Dataset records

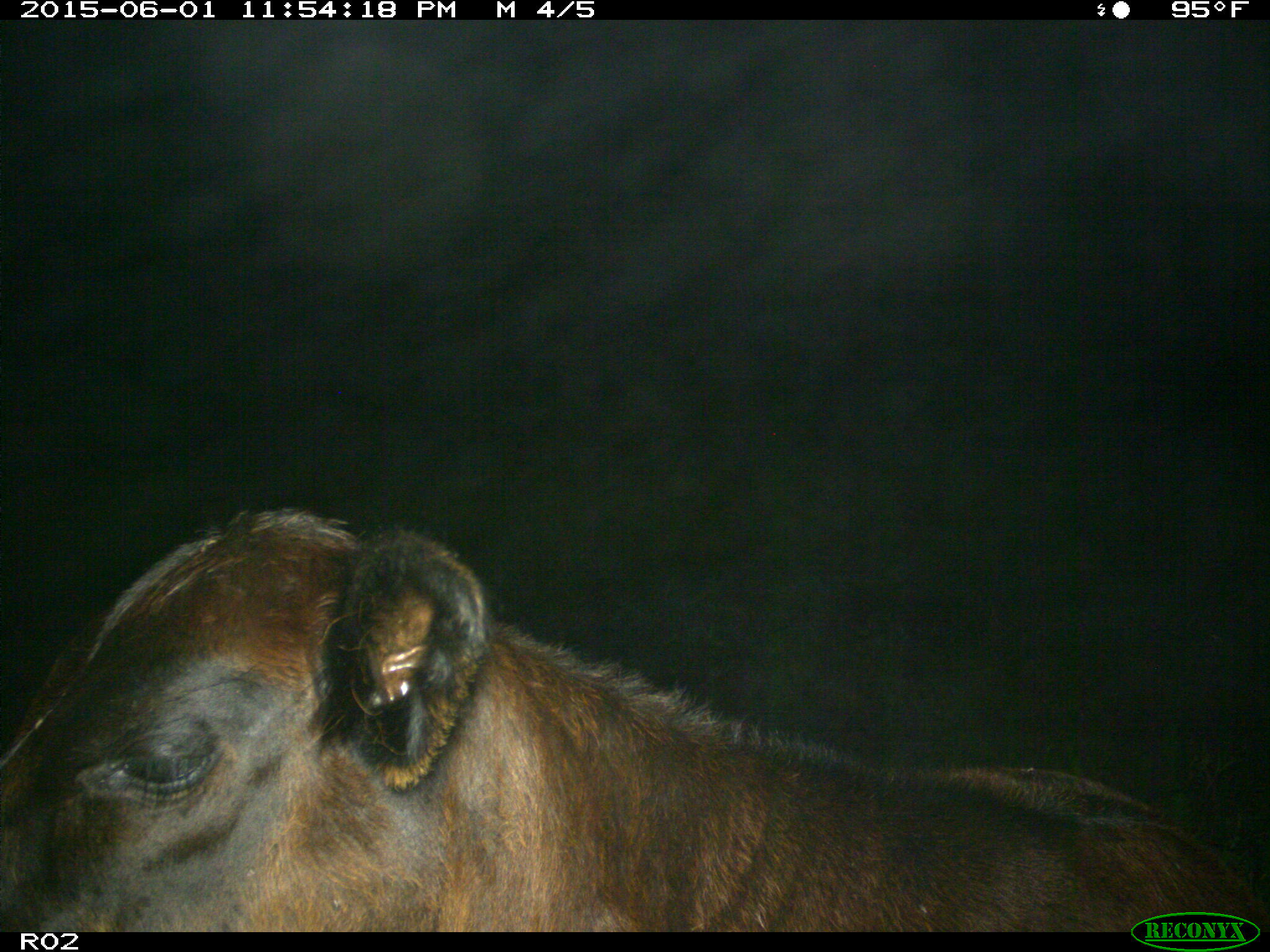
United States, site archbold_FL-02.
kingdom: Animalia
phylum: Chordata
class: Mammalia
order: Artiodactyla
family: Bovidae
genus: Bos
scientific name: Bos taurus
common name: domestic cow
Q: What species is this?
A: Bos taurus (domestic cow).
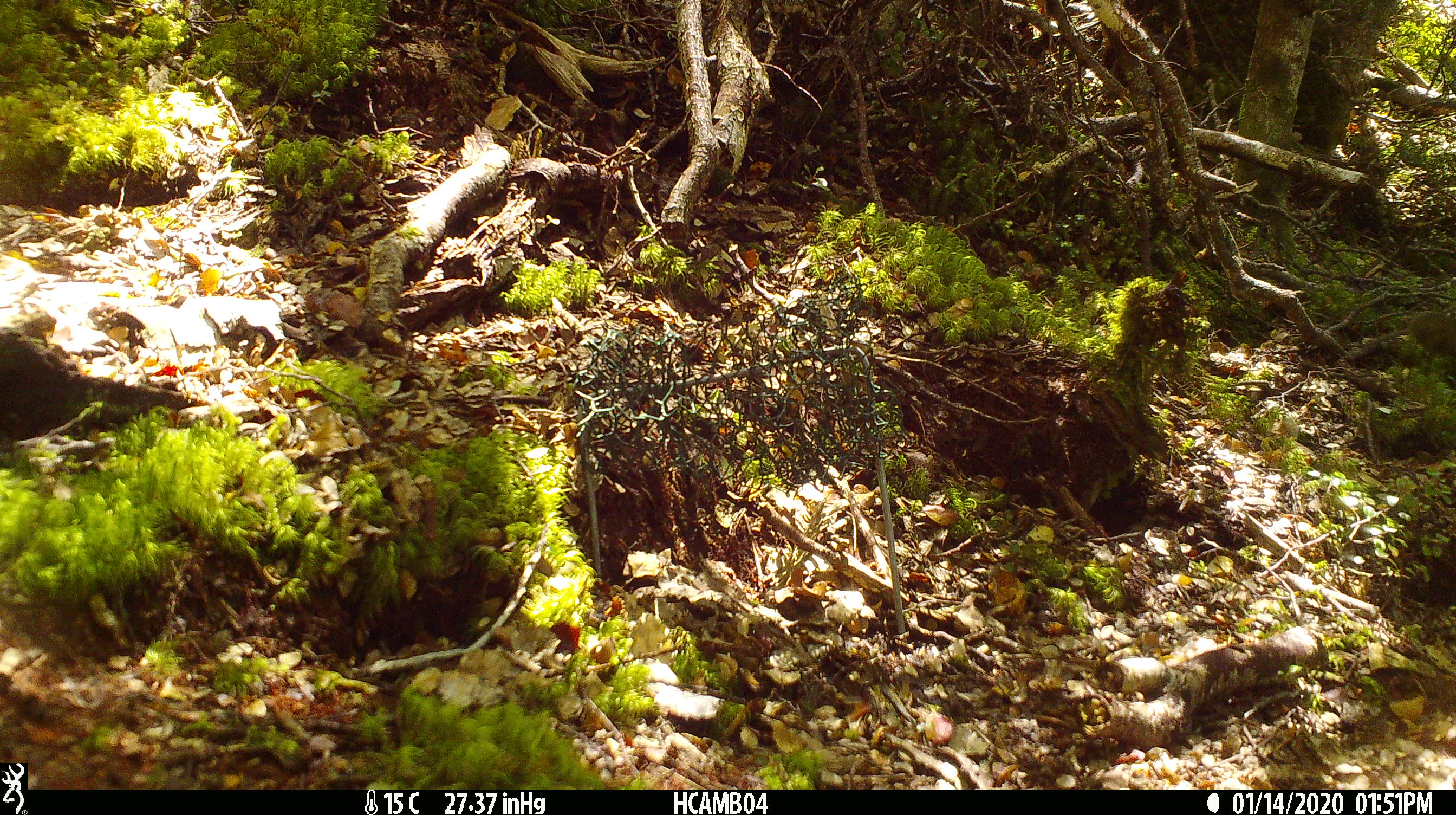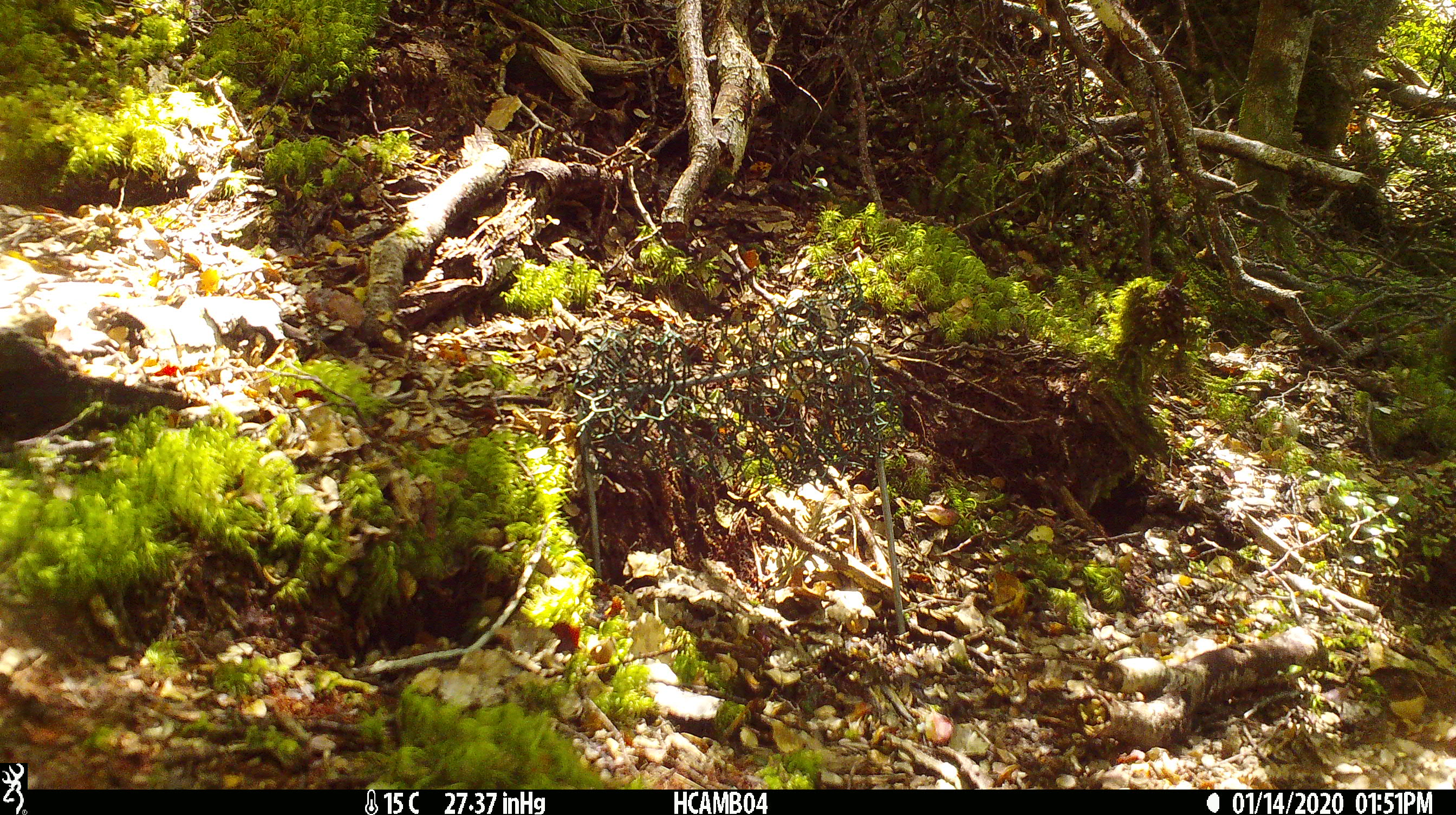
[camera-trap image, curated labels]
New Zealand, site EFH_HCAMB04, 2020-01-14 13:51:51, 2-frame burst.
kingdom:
...
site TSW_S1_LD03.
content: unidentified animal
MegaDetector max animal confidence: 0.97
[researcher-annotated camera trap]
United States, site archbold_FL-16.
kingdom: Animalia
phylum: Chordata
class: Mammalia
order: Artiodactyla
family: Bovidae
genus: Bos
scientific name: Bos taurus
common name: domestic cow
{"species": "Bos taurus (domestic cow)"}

- **TASK**
Every line of the data that holds "United" should be counted, and only the total given.

- **RESULT BELOW**
2